Quantitative chart reasoning lines

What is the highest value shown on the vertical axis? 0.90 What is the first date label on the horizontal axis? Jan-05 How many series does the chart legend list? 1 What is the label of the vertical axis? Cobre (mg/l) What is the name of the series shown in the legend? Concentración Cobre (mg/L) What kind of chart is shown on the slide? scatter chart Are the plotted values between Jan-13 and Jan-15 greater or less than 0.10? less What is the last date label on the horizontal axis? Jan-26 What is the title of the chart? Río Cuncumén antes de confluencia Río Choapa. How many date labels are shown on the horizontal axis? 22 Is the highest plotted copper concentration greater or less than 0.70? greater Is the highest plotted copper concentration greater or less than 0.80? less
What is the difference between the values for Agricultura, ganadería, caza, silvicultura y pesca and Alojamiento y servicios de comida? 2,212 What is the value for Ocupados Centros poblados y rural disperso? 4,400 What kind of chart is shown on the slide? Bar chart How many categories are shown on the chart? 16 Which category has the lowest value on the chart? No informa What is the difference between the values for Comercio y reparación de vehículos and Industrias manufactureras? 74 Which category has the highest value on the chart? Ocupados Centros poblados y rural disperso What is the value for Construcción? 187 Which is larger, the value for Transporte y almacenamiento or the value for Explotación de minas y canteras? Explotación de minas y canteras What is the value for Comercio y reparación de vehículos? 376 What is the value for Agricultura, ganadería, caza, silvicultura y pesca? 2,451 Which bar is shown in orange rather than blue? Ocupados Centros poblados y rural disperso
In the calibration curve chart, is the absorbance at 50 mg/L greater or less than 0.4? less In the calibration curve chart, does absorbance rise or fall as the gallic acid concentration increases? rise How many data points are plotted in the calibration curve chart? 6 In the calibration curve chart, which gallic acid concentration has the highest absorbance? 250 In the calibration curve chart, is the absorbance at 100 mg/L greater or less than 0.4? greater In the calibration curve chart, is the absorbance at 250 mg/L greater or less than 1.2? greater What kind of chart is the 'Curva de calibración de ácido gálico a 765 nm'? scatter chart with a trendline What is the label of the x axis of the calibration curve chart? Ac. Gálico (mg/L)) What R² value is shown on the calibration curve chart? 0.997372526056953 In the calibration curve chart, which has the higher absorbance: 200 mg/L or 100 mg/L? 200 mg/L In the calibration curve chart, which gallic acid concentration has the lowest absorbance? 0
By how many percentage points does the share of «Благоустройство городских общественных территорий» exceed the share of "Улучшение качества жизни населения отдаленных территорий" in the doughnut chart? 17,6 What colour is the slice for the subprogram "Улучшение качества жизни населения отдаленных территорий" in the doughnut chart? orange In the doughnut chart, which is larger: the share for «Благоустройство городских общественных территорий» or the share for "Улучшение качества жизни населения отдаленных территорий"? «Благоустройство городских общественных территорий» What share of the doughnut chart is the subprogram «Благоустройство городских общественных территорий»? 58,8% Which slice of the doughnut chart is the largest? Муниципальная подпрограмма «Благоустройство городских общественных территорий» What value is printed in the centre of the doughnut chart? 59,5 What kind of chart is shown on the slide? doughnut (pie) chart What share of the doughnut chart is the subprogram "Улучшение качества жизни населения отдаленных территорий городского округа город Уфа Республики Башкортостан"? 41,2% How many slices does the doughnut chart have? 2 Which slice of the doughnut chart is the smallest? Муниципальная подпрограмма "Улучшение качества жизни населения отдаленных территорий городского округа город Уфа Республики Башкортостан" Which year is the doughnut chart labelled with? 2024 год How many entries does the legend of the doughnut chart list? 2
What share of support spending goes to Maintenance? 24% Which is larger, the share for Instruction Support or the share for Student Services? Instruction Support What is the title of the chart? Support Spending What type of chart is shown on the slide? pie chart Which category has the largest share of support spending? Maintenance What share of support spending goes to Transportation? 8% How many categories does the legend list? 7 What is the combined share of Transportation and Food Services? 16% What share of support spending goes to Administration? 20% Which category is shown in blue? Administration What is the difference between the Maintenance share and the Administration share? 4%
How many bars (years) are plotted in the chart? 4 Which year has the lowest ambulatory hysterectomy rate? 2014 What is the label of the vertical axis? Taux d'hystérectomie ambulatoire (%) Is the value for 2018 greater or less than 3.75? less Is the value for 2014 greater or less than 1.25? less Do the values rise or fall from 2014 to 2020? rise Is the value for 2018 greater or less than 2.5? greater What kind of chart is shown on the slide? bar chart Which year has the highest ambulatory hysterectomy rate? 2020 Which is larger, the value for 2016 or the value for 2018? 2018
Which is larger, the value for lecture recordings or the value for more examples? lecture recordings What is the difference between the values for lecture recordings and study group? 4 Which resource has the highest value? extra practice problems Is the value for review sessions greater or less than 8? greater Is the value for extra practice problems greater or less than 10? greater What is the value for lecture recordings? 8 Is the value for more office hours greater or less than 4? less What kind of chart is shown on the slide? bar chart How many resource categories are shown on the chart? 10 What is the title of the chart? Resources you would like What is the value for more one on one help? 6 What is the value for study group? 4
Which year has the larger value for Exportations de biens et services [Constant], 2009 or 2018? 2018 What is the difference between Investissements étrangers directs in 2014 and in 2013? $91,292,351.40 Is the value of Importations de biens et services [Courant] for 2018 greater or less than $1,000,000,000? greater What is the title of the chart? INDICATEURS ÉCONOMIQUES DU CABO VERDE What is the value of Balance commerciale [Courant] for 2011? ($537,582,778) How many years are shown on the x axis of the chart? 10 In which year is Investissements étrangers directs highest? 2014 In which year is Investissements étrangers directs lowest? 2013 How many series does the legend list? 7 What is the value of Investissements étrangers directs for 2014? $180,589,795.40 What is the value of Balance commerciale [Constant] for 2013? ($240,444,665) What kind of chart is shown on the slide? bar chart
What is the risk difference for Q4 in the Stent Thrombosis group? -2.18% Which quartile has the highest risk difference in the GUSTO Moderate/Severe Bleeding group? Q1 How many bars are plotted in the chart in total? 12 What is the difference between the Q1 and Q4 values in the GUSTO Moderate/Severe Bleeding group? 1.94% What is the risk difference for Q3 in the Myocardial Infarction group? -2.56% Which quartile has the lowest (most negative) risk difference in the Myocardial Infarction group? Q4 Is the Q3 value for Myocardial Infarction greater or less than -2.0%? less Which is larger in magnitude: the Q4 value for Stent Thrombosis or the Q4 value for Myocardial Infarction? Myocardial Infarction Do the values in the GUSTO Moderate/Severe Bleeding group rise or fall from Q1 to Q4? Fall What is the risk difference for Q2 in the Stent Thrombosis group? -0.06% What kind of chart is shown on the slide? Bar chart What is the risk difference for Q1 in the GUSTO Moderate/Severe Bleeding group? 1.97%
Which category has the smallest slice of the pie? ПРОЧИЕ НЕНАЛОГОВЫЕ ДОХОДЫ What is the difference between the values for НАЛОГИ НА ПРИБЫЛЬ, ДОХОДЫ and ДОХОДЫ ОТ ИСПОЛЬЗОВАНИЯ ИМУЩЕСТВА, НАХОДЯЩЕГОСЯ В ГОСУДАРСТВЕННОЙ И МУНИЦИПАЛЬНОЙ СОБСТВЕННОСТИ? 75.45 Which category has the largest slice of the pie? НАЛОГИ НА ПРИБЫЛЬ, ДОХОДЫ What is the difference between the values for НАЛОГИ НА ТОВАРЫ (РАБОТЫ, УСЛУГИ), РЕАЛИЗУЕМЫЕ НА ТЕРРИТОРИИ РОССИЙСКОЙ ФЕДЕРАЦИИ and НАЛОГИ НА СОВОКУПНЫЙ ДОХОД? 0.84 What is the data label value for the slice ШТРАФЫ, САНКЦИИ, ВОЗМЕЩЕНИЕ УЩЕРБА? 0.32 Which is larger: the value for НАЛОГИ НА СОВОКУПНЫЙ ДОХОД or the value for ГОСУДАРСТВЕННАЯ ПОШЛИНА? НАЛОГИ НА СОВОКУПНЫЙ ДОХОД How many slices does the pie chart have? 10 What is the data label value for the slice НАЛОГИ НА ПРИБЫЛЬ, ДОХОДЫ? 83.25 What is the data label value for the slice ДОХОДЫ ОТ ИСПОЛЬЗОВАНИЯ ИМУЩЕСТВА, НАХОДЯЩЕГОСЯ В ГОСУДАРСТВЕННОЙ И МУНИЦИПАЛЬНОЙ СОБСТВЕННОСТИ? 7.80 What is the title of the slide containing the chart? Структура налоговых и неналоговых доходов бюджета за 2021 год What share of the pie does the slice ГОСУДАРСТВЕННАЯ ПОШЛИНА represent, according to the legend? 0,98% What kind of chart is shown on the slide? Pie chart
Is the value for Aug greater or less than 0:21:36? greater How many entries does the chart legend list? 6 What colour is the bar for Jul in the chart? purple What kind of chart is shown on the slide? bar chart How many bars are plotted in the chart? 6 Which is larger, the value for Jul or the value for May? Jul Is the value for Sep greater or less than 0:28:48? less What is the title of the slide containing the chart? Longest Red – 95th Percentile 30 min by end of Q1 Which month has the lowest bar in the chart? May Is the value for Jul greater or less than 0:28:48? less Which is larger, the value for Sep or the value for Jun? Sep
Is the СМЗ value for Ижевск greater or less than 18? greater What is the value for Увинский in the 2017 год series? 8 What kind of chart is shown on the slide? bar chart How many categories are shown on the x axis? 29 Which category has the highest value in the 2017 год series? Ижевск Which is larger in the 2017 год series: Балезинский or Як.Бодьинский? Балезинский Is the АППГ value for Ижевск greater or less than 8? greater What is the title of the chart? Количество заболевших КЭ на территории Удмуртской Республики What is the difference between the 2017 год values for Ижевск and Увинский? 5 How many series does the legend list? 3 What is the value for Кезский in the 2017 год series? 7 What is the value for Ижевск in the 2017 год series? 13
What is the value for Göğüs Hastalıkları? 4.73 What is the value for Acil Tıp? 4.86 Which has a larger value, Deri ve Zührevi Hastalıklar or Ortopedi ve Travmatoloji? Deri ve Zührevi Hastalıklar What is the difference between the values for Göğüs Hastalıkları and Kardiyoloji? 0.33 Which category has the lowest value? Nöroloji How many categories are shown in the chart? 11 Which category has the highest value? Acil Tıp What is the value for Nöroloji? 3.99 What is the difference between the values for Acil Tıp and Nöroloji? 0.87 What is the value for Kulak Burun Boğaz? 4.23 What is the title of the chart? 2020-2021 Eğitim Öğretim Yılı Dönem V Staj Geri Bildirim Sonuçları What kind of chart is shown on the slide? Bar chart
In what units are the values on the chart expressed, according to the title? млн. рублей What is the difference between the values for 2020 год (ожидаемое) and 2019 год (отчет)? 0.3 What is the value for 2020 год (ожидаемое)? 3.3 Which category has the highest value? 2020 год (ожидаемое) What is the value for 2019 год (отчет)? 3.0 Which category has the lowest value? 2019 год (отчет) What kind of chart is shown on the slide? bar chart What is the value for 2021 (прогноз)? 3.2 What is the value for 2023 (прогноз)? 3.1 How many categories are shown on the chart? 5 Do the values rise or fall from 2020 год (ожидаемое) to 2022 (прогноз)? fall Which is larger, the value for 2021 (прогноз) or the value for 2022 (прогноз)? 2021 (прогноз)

• WORK ITEM
Starting from the first line and stopping after the line that has "blue? Ocupados Centros poblados y rural disperso", write those lines out again, substituting "y-axis" for "vertical axis" and leaving everything else as it is.

• EXERCISE RESULT
What is the highest value shown on the y-axis? 0.90 What is the first date label on the horizontal axis? Jan-05 How many series does the chart legend list? 1 What is the label of the y-axis? Cobre (mg/l) What is the name of the series shown in the legend? Concentración Cobre (mg/L) What kind of chart is shown on the slide? scatter chart Are the plotted values between Jan-13 and Jan-15 greater or less than 0.10? less What is the last date label on the horizontal axis? Jan-26 What is the title of the chart? Río Cuncumén antes de confluencia Río Choapa. How many date labels are shown on the horizontal axis? 22 Is the highest plotted copper concentration greater or less than 0.70? greater Is the highest plotted copper concentration greater or less than 0.80? less
What is the difference between the values for Agricultura, ganadería, caza, silvicultura y pesca and Alojamiento y servicios de comida? 2,212 What is the value for Ocupados Centros poblados y rural disperso? 4,400 What kind of chart is shown on the slide? Bar chart How many categories are shown on the chart? 16 Which category has the lowest value on the chart? No informa What is the difference between the values for Comercio y reparación de vehículos and Industrias manufactureras? 74 Which category has the highest value on the chart? Ocupados Centros poblados y rural disperso What is the value for Construcción? 187 Which is larger, the value for Transporte y almacenamiento or the value for Explotación de minas y canteras? Explotación de minas y canteras What is the value for Comercio y reparación de vehículos? 376 What is the value for Agricultura, ganadería, caza, silvicultura y pesca? 2,451 Which bar is shown in orange rather than blue? Ocupados Centros poblados y rural disperso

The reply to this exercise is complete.